Le secrétaire du Conseil suprême de sécurité nationale iranien Mohsen Rezaï a fait ces remarques lors d'une réunion avec le chef de l'armée pakistanaise, le maréchal Asim Munir, à Téhéran lundi.
Il a déclaré que l'Iran se méfie toujours des États-Unis. Washington, a-t-il ajouté, doit prendre des mesures pratiques pour mettre en œuvre les dispositions du mémorandum d’entente négocié par le Pakistan signé entre Téhéran et Washington en juin.
Il a également souligné que l'Iran maintient un contrôle de sécurité strict sur le détroit stratégique d'Ormuz.
Pour sa part, le maréchal Munir a mentionné les vastes efforts du Pakistan en vue de la signature du mémorandum d'Islamabad.
Le chef de l'armée pakistanaise a réitéré les liens fraternels et amicaux entre l'Iran et le Pakistan et a déclaré qu'Islamabad a fait de grands efforts pour renforcer la sécurité le long de la frontière entre les deux pays voisins.
Téhéran et Washington ont signé le mémorandum d’Islamabad à 14 points le 17 juin. Il appelait à la fin des hostilités, à la réouverture du détroit d’Ormuz et à de nouvelles négociations en vue d'un accord final.

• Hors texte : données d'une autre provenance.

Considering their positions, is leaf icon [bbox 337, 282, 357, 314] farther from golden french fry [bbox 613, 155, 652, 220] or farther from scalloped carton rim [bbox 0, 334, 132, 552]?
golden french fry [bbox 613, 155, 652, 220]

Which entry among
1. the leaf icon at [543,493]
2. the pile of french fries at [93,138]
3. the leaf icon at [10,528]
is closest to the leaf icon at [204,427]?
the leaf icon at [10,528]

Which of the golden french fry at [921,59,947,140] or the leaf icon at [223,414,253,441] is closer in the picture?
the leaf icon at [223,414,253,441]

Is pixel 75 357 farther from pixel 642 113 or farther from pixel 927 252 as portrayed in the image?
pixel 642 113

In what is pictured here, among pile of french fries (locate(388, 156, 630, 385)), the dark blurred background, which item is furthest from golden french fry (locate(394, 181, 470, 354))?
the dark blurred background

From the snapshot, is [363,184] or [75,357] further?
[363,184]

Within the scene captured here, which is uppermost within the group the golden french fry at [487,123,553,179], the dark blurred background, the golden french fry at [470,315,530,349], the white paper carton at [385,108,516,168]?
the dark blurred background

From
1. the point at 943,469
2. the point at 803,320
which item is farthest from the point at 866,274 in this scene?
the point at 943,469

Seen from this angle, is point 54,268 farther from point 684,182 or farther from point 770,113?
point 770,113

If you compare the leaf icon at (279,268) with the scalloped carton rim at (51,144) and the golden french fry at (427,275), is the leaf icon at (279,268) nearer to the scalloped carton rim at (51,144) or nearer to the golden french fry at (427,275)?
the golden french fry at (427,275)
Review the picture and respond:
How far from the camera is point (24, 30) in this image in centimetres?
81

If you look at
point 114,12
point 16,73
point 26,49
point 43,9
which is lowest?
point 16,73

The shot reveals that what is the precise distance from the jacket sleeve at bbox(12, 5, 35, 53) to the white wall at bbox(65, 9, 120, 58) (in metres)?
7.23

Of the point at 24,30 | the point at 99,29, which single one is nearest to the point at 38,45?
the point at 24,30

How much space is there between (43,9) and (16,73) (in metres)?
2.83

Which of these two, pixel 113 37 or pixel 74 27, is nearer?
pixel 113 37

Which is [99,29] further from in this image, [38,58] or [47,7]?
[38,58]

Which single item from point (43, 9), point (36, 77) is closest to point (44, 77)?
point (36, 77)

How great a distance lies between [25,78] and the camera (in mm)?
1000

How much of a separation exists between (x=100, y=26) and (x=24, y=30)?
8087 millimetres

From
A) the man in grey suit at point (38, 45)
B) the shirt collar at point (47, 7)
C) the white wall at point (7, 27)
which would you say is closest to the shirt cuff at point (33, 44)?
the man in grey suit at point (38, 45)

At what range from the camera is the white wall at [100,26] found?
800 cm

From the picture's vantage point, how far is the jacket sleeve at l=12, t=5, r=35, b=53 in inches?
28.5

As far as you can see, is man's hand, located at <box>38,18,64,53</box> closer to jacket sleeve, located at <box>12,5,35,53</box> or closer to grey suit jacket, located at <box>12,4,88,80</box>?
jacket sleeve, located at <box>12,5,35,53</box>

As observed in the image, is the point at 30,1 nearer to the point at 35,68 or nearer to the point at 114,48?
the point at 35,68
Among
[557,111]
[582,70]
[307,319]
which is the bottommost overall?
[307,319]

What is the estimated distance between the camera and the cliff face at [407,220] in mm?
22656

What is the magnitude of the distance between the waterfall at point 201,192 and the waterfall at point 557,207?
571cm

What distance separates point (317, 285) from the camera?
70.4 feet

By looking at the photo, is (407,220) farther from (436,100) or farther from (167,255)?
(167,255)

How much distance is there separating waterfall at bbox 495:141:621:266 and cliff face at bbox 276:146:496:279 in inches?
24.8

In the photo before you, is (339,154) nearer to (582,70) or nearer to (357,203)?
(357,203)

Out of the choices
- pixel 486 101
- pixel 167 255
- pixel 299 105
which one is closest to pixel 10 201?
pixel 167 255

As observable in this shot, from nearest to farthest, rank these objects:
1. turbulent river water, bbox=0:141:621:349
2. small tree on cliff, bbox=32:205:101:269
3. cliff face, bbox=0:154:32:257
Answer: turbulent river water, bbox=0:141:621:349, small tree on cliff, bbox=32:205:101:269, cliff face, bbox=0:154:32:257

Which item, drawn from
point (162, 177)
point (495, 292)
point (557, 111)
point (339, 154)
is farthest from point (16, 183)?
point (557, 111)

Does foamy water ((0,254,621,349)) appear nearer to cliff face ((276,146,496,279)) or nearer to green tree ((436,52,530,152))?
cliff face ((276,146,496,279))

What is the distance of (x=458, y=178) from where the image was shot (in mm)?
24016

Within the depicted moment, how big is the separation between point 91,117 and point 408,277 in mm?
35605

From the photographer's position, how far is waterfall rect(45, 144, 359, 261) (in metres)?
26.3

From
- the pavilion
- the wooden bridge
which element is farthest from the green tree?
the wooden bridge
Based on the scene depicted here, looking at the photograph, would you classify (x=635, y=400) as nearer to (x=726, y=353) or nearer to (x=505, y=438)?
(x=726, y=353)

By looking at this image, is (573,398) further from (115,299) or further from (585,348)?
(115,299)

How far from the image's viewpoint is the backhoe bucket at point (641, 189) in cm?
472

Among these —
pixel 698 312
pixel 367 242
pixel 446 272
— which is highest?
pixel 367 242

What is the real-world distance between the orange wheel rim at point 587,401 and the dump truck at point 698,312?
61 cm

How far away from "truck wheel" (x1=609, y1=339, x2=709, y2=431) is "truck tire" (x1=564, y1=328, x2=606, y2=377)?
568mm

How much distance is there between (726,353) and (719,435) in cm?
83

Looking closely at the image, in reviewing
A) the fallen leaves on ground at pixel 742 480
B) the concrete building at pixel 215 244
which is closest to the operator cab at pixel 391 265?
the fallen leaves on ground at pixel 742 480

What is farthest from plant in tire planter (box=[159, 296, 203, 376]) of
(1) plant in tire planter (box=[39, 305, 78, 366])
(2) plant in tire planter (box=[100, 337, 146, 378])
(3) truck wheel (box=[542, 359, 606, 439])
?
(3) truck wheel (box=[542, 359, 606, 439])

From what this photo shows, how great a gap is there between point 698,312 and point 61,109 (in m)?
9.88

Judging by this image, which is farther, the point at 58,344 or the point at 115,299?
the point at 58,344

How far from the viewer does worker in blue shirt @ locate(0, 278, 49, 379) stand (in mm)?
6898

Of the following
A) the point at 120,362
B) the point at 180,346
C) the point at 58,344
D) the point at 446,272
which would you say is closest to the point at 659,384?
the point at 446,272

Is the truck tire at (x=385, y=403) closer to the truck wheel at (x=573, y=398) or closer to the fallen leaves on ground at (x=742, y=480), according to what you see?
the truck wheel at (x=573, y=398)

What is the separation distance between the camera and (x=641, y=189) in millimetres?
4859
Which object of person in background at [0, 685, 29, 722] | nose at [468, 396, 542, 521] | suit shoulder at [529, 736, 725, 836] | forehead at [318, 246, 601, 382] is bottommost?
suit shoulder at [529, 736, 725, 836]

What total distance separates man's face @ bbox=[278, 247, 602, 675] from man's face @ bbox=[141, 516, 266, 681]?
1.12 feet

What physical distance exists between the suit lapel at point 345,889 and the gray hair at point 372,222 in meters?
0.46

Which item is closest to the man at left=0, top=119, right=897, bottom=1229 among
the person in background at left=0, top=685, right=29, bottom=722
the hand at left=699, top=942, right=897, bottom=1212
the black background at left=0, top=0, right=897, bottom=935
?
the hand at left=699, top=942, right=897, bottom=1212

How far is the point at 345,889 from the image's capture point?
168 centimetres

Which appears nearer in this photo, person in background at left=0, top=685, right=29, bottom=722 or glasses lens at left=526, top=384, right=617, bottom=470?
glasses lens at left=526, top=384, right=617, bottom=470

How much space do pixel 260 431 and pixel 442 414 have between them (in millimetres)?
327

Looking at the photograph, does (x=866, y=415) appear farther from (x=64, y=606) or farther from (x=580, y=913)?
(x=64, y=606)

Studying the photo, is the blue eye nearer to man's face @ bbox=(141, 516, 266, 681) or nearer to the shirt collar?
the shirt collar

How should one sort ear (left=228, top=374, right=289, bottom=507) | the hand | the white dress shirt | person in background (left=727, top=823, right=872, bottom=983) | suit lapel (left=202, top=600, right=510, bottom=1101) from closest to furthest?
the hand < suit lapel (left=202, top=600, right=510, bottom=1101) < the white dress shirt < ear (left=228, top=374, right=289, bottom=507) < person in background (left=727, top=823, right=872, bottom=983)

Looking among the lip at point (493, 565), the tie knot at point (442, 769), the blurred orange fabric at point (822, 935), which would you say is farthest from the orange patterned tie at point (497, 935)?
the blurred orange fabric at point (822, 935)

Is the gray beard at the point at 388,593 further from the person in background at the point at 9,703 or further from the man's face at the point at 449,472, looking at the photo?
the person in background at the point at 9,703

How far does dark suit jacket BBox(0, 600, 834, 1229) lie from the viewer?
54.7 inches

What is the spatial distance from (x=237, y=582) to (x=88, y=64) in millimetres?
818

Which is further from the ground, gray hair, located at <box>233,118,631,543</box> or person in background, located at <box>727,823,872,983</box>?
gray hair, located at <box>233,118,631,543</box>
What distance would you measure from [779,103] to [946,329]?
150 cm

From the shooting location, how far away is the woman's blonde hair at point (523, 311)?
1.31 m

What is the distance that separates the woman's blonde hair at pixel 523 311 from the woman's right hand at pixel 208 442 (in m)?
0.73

Cependant, Washington a violé toutes les dispositions de l'accord, incitant l'Iran à apporter une réponse ferme.
Téhéran a récemment annoncé la suspension de ses propres obligations en vertu du cadre du mémorandum, affirmant que Washington a brisé l'accord par ses propres actions agressives et sa mauvaise foi.
La diplomatie de la navette du maréchal Munir met en évidence le rôle essentiel du Pakistan en tant que médiateur qui tente de sauver le cadre de l’accord et d'empêcher une nouvelle escalade.
Plus tôt lundi, le chef de l'armée pakistanaise a tenu des réunions séparées avec le président du Parlement iranien Mohammad Bagher Ghalibaf et le ministre des Affaires étrangères Abbas Araghchi.